» **Stated goal**
Transcribe the lines below word for word, leaving out the pictures.

### Rows

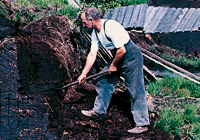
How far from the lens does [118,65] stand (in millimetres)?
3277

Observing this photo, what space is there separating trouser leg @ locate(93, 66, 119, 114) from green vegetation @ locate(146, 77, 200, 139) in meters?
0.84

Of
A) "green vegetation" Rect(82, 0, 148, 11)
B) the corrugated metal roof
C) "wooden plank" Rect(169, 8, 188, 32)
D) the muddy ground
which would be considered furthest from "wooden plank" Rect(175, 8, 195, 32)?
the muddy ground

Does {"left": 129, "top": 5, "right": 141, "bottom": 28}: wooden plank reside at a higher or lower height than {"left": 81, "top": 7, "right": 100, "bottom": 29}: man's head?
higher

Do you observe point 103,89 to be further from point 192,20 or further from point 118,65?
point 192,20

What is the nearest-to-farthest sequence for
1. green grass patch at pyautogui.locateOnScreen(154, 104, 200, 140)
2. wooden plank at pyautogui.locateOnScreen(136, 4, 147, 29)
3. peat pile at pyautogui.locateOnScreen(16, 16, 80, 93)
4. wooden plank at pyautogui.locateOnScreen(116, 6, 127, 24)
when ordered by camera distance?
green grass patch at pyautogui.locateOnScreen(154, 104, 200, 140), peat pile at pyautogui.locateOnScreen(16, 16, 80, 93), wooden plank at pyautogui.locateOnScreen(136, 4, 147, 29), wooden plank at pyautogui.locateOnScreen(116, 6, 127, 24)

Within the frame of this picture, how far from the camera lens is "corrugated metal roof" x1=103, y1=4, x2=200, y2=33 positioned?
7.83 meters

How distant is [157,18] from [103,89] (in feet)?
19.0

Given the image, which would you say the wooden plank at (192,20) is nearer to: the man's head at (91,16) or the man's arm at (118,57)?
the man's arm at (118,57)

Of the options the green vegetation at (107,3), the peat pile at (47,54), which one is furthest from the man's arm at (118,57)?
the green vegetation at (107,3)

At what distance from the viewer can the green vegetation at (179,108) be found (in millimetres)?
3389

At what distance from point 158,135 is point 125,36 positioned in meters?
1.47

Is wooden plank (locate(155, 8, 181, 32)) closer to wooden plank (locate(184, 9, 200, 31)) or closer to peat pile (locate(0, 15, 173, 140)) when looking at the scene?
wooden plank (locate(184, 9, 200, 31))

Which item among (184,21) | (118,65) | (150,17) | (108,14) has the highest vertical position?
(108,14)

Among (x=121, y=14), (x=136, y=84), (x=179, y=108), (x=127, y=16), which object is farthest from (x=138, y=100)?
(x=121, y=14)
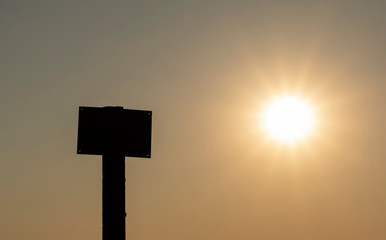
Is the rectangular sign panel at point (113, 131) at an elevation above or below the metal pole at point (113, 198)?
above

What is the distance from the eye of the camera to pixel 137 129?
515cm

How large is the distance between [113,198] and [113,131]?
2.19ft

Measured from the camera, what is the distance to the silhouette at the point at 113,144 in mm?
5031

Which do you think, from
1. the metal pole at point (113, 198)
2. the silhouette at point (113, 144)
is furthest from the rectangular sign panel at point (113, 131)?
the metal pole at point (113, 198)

######

» **Exercise answer**
How far from the lens does [118,65] stand (in millimetres)?
3277

Observing this photo, what space is there separating trouser leg @ locate(93, 66, 119, 114) from green vegetation @ locate(146, 77, 200, 139) in meters?
0.84

Of
A) "green vegetation" Rect(82, 0, 148, 11)
B) the corrugated metal roof
C) "wooden plank" Rect(169, 8, 188, 32)
D) the muddy ground
which would be considered furthest from "wooden plank" Rect(175, 8, 195, 32)?
the muddy ground

Does {"left": 129, "top": 5, "right": 141, "bottom": 28}: wooden plank reside at a higher or lower height than {"left": 81, "top": 7, "right": 100, "bottom": 29}: man's head?
higher

Do you observe point 103,89 to be further from point 192,20 or further from point 118,65?
point 192,20

What is the nearest-to-farthest sequence for
1. green grass patch at pyautogui.locateOnScreen(154, 104, 200, 140)
2. wooden plank at pyautogui.locateOnScreen(136, 4, 147, 29)
3. peat pile at pyautogui.locateOnScreen(16, 16, 80, 93)
4. wooden plank at pyautogui.locateOnScreen(116, 6, 127, 24)
when ordered by camera distance?
green grass patch at pyautogui.locateOnScreen(154, 104, 200, 140), peat pile at pyautogui.locateOnScreen(16, 16, 80, 93), wooden plank at pyautogui.locateOnScreen(136, 4, 147, 29), wooden plank at pyautogui.locateOnScreen(116, 6, 127, 24)

Within the frame of this picture, how far from the camera lens is "corrugated metal roof" x1=103, y1=4, x2=200, y2=33 positioned?
7.83 meters

How distant is [157,18] from [103,89] (in feet)?
19.0

Given the image, which would you say the wooden plank at (192,20) is nearer to: the man's head at (91,16) or the man's arm at (118,57)?
the man's arm at (118,57)

Of the options the green vegetation at (107,3), the peat pile at (47,54), which one is furthest from the man's arm at (118,57)?
the green vegetation at (107,3)

At what distance from the viewer can the green vegetation at (179,108) be found (in millimetres)?
3389

At what distance from point 158,135 is point 125,36 positioned in meters?
1.47

Is wooden plank (locate(155, 8, 181, 32)) closer to wooden plank (locate(184, 9, 200, 31)) or closer to peat pile (locate(0, 15, 173, 140)) when looking at the scene?
wooden plank (locate(184, 9, 200, 31))

Which item among (184,21) | (118,65) | (150,17) | (108,14) has the highest vertical position?
(108,14)

Among (x=121, y=14), (x=136, y=84), (x=179, y=108), (x=127, y=16), which object is farthest from (x=138, y=100)?
(x=121, y=14)
Is the rectangular sign panel at point (113, 131) at an elevation above or below the metal pole at point (113, 198)?
above

What is the distance from the eye of the camera to pixel 137 129?
515cm

How large is the distance between [113,198] and [113,131]?
2.19ft

Measured from the camera, what is the distance to the silhouette at the point at 113,144 in mm?
5031

Which do you think, from
1. the metal pole at point (113, 198)
2. the silhouette at point (113, 144)
is furthest from the rectangular sign panel at point (113, 131)?
the metal pole at point (113, 198)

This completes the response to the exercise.